**ENUNCIADO:** Mostre cada linha dos registros abaixo em que aparece a palavra "item". A comparação diferencia maiúsculas de minúsculas.

**MATERIAL DE APOIO:**
====================
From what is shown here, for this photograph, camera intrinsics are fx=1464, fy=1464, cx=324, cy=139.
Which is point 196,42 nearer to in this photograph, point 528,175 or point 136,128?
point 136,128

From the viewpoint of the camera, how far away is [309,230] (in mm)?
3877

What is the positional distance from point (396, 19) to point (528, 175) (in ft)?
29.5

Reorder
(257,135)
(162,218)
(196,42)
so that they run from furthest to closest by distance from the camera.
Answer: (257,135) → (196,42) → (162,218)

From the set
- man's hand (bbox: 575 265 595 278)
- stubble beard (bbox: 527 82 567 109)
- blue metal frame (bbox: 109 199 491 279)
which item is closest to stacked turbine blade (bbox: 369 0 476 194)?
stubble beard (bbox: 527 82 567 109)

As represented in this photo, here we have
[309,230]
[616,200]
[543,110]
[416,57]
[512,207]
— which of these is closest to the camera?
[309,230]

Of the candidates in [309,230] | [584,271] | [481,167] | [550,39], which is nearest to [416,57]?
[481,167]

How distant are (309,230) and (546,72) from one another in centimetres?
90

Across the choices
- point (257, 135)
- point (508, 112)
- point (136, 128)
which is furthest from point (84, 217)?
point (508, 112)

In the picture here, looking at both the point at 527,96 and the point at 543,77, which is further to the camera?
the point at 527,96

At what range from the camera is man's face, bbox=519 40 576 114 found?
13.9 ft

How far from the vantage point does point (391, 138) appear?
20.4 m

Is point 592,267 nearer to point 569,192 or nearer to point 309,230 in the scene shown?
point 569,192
====================
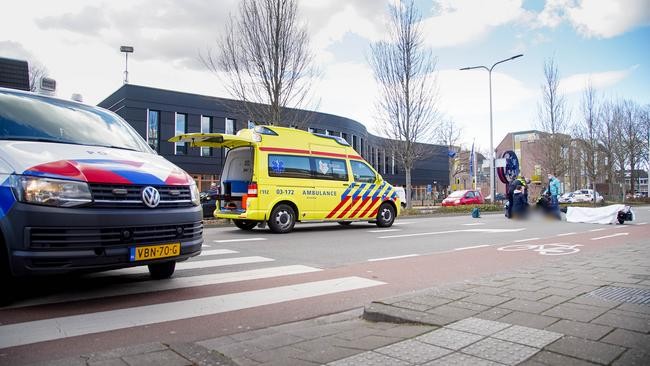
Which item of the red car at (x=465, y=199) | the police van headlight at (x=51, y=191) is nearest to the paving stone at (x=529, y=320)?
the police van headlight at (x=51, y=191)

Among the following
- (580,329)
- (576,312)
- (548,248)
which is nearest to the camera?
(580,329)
====================
**RESOLUÇÃO:**
which item is closest to stacked turbine blade (bbox: 369 0 476 194)?
Which item of the red car at (x=465, y=199) | the police van headlight at (x=51, y=191) is nearest to the paving stone at (x=529, y=320)?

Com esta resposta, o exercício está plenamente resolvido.